(SOURCE MATERIAL):
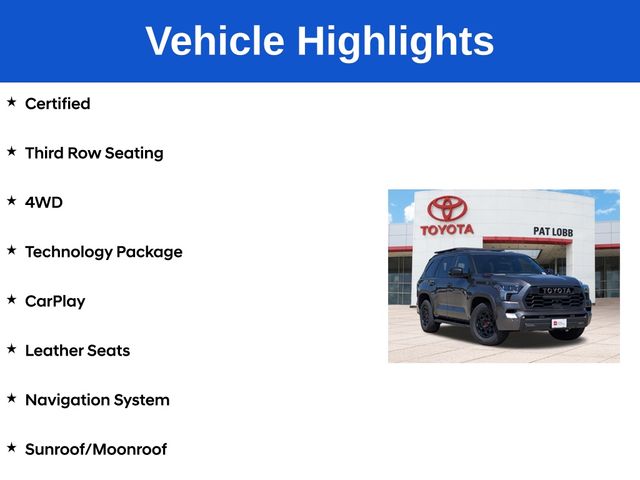 Vehicle Highlights

★ Certified

★ Third Row Seating

★ 4WD

★ Technology Package

★ CarPlay

★ Leather Seats

★ Navigation System

★ Sunroof/Moonroof

TOYOTA

PAT LOBB

TOYOTA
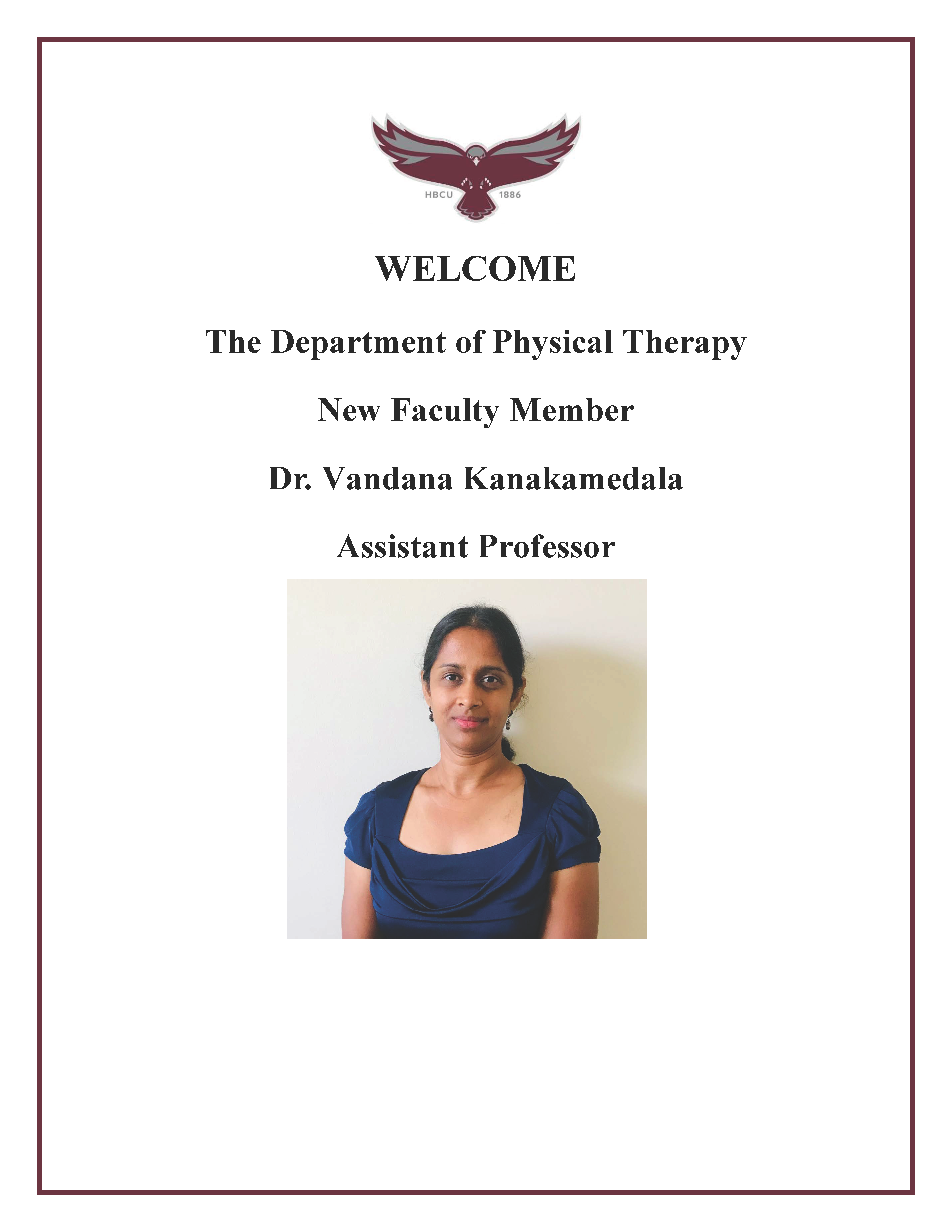 HBCU 1886

WELCOME

The Department of Physical Therapy

New Faculty Member

Dr. Vandana Kanakamedala

Assistant Professor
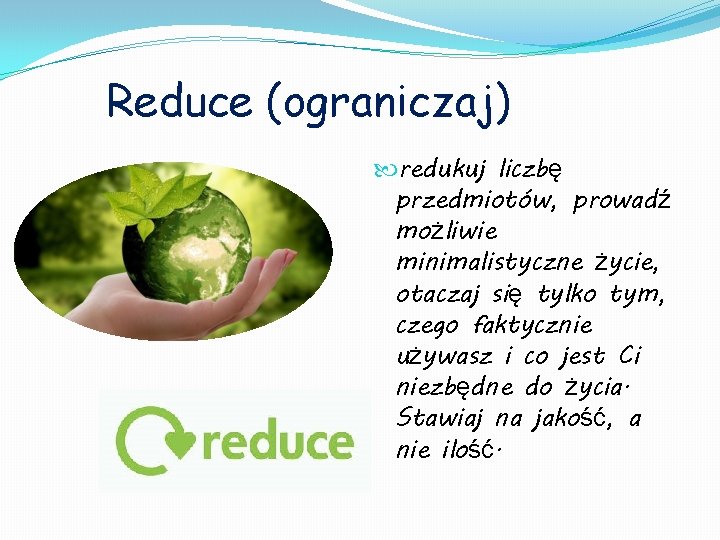 Reduce (ograniczaj)

redukuj liczbę przedmiotów, prowadź możliwie minimalistyczne życie, otaczaj się tylko tym, czego faktycznie używasz i co jest Ci niezbędne do życia. Stawiaj na jakość, a nie ilość.

reduce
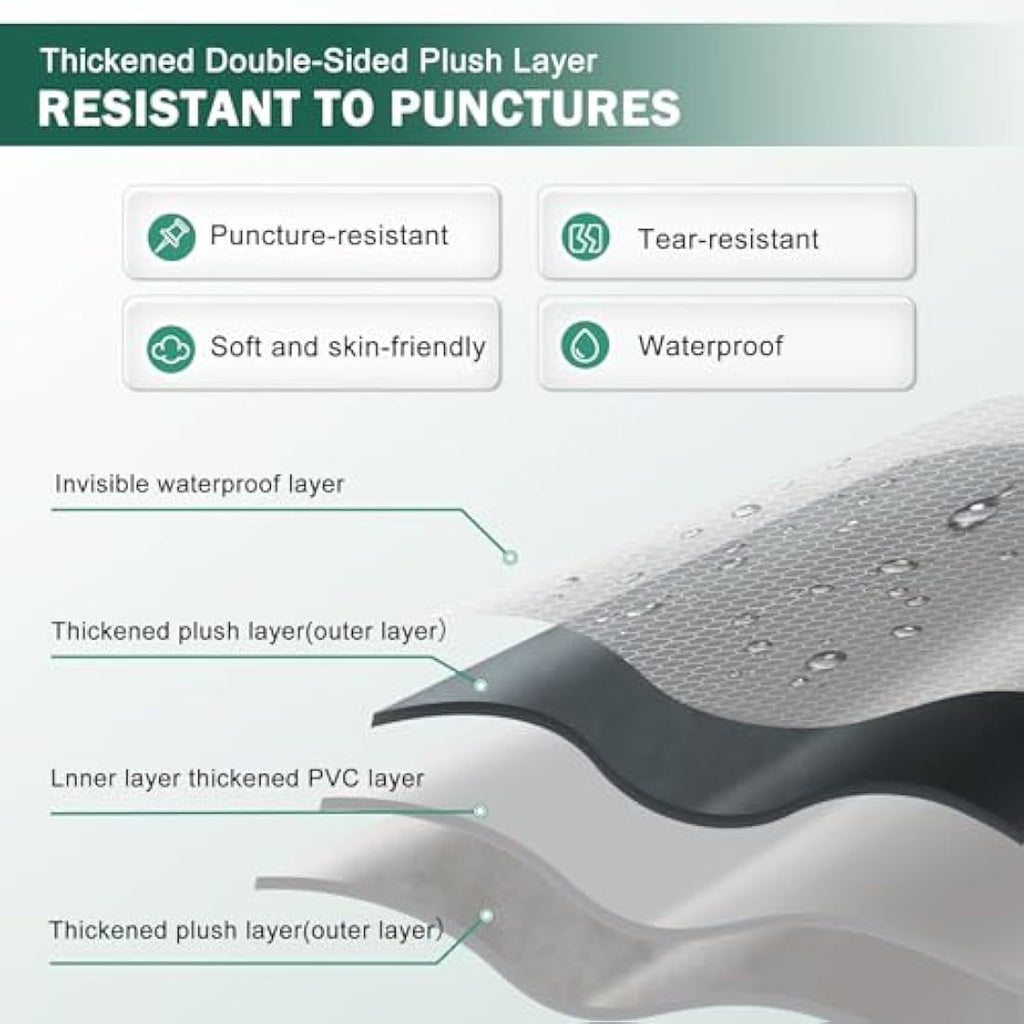 Thickened Double-Sided Plush Layer
RESISTANT TO PUNCTURES

Puncture-resistant

Tear-resistant

Soft and skin-friendly

Waterproof

Invisible waterproof layer

Thickened plush layer(outer layer)

Lnner layer thickened PVC layer

Thickened plush layer(outer layer)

(REQUIRED ACTION):
Once the pictures are set aside, give every line above again without alteration.

(ANSWER SPACE):
 Vehicle Highlights

★ Certified

★ Third Row Seating

★ 4WD

★ Technology Package

★ CarPlay

★ Leather Seats

★ Navigation System

★ Sunroof/Moonroof

TOYOTA

PAT LOBB

TOYOTA
 HBCU 1886

WELCOME

The Department of Physical Therapy

New Faculty Member

Dr. Vandana Kanakamedala

Assistant Professor
 Reduce (ograniczaj)

redukuj liczbę przedmiotów, prowadź możliwie minimalistyczne życie, otaczaj się tylko tym, czego faktycznie używasz i co jest Ci niezbędne do życia. Stawiaj na jakość, a nie ilość.

reduce
 Thickened Double-Sided Plush Layer
RESISTANT TO PUNCTURES

Puncture-resistant

Tear-resistant

Soft and skin-friendly

Waterproof

Invisible waterproof layer

Thickened plush layer(outer layer)

Lnner layer thickened PVC layer

Thickened plush layer(outer layer)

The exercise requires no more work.